Ben ferma un instant les yeux et Salica disparut. Un arbre avait pris sa place. C’était celui dont son nom dérivait : un saule. Elle était cet arbre.

Ben, choqué, se sentit envahi par une vague de répulsion. Il tenta de la combattre, mais il n’y avait rien à faire. Salica avait dit qu’elle allait se nourrir dans le sol. Et qu’elle sentait sa mère tendre les bras vers elle. Mon Dieu, quel être était-elle donc ?

Il attendit que la réponse lui parvienne, seul au milieu des brumes et des ombres de la forêt. Il attendit, mais la réponse ne vint pas.

Il aurait pu rester là toute la nuit si Ciboule n’avait pas fait son apparition, sorti soudain d’entre les arbres, pour le prendre par le bras et l’emmener comme un enfant turbulent. Il suivit le kobold sans rien dire, trop stupéfait pour résister. Des émotions contraires faisaient rage en lui, s’acharnaient sur lui. Salica était belle, vibrante, et le besoin qu’il avait d’elle était irrépressible. Et en même temps, il était dégoûté par cette créature qui avait tout d’un être amorphe et pouvait se changer en arbre ou en humain à volonté.

Ils furent vite rentrés. Les autres les attendaient avec inquiétude. Ils firent asseoir Ben et l’entourèrent.

— Vous auriez dû nous parler de cette sylphide, Sire, déclara calmement Questor après avoir échangé quelques mots avec Ciboule. Nous aurions pu vous dire à quoi vous attendre.

— Je l’avais déjà averti que les gens d’ici n’étaient pas comme nous, trompetta Abernathy.

Ben ne savait plus s’il devait rire ou pleurer.
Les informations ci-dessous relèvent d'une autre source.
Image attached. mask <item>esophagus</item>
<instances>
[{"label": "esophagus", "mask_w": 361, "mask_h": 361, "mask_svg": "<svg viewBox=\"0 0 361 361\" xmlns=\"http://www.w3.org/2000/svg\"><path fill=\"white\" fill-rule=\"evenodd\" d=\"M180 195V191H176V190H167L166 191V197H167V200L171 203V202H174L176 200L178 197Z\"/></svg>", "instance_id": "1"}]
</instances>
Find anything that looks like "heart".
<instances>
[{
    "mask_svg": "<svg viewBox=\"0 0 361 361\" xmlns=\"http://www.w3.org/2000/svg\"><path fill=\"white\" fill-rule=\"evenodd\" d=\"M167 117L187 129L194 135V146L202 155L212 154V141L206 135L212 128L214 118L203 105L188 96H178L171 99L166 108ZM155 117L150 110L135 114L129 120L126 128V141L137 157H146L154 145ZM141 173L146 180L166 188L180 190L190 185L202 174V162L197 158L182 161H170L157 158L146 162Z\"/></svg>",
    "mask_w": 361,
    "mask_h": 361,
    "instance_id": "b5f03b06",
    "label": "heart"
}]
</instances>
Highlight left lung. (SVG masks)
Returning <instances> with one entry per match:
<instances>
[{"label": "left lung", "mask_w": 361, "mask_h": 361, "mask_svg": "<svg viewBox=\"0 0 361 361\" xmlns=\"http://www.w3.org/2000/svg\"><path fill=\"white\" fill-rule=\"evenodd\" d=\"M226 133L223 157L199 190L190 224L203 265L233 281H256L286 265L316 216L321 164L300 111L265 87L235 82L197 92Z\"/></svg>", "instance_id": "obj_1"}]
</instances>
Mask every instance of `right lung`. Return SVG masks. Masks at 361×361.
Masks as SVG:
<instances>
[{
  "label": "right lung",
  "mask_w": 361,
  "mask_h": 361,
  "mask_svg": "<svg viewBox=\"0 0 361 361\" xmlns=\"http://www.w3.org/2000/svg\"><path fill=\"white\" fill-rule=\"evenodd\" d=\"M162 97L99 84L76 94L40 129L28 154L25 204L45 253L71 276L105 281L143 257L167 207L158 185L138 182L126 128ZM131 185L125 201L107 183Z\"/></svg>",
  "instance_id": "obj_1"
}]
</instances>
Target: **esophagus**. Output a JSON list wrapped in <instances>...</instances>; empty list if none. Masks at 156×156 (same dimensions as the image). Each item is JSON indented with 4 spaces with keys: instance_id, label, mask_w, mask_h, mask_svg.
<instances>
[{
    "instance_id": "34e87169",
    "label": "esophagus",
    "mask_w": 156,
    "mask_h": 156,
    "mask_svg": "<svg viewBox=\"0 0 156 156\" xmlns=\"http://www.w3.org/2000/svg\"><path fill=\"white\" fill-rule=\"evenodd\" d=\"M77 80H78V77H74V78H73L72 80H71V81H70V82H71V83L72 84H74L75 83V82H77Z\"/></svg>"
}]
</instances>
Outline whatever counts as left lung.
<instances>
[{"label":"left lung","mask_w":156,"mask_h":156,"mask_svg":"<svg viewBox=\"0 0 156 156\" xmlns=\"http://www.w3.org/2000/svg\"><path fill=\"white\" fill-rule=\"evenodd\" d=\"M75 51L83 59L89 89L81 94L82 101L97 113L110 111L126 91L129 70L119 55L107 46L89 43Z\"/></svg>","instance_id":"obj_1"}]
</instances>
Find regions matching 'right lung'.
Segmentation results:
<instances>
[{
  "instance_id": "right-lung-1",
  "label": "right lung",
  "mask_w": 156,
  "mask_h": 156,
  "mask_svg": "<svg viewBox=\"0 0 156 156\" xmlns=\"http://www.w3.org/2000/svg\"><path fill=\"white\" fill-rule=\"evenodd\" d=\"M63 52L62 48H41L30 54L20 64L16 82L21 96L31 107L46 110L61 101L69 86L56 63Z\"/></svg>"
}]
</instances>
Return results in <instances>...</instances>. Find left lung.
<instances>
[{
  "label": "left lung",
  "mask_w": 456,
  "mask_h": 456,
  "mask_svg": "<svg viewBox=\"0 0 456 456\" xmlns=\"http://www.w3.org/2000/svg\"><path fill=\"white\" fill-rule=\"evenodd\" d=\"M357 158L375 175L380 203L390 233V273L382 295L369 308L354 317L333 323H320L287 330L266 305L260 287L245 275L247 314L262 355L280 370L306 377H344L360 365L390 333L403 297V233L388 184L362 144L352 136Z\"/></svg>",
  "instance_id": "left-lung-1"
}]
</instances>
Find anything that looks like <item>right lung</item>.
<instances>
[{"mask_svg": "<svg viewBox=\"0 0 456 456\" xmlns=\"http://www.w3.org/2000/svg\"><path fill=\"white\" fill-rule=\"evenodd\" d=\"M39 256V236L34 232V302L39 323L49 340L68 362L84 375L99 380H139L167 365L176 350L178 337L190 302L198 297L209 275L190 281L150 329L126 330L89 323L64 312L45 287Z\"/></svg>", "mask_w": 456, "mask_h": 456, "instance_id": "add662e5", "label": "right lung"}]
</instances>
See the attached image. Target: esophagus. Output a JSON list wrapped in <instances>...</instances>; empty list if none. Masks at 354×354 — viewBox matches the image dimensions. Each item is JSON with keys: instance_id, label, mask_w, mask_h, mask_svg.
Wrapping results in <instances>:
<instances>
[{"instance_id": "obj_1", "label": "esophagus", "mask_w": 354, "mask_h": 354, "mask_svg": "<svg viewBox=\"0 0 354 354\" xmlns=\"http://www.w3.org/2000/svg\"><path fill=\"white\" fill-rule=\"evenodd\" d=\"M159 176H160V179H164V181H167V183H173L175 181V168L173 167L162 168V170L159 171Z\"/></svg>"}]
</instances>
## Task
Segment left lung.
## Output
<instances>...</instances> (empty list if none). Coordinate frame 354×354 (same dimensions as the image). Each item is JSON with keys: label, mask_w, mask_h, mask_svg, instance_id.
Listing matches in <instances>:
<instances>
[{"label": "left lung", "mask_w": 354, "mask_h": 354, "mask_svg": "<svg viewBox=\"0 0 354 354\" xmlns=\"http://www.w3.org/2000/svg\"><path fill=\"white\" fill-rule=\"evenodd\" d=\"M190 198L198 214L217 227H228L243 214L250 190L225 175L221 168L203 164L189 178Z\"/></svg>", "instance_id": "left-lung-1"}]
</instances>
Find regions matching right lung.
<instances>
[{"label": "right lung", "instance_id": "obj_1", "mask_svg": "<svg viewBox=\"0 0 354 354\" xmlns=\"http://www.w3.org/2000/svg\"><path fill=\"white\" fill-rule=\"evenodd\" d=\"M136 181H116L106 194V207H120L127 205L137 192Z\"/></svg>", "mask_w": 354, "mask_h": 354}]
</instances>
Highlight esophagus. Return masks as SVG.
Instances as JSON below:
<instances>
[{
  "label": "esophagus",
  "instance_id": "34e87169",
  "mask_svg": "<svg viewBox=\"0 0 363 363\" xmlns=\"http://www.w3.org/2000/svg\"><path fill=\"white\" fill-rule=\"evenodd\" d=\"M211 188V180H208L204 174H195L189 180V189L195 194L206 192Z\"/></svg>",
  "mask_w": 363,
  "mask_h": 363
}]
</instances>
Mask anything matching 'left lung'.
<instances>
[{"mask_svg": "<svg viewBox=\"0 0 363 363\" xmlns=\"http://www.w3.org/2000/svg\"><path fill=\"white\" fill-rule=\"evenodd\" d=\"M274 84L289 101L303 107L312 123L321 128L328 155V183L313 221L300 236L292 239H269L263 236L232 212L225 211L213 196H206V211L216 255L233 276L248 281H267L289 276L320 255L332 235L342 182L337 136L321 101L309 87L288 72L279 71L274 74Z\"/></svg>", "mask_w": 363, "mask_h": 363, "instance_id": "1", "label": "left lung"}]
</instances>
Questor fit taire le scribe d’un geste vif et reprit :

— Vous devez comprendre ceci : Salica est la fille d’un ondin et d’une nymphe des bois. Son père n’est qu’à demi humain et sa mère encore moins, car c’est une élémentale qui appartient à la forêt et puise sa vie dans la terre. À sa naissance, Salica a hérité de certaines caractéristiques, et il lui faut se nourrir de la même façon. Elle est polymorphe, c’est-à-dire qu’elle doit sa vie à la fois au monde animal et au monde végétal. Il est donc naturel qu’elle prenne plusieurs formes. Elle ne saurait vivre autrement. Mais je reconnais que cela doit vous paraître étrange.

Ben sentait que son conflit intérieur commençait à se résoudre.

— Pas plus étrange que tout le reste, soupira-t-il.

Il était barbouillé et épuisé. Il avait besoin de sommeil.

— Elle doit tenir à vous, ajouta Questor prudemment.

— Elle dit qu’elle m’appartient.

Questor et Abernathy se regardèrent un instant. Les kobolds contemplaient Ben de leurs yeux brillants.

— Mais ce n’est pas vrai, reprit Ben. Elle appartient à la région des lacs. Elle appartient à sa famille et à son peuple.

Abernathy grommela quelques mots incompréhensibles et s’éloigna. Questor n’ajouta rien. Ben les examina un moment puis se leva.

— Je vais me coucher, annonça-t-il.

Il quitta la pièce, quatre paires d’yeux posées sur lui. Il s’arrêta à l’entrée de sa chambre.

— On rentre à la maison, dit-il. Demain, à la première heure.

Tout le monde se tut. Il referma la porte sur lui et se retrouva seul dans le noir.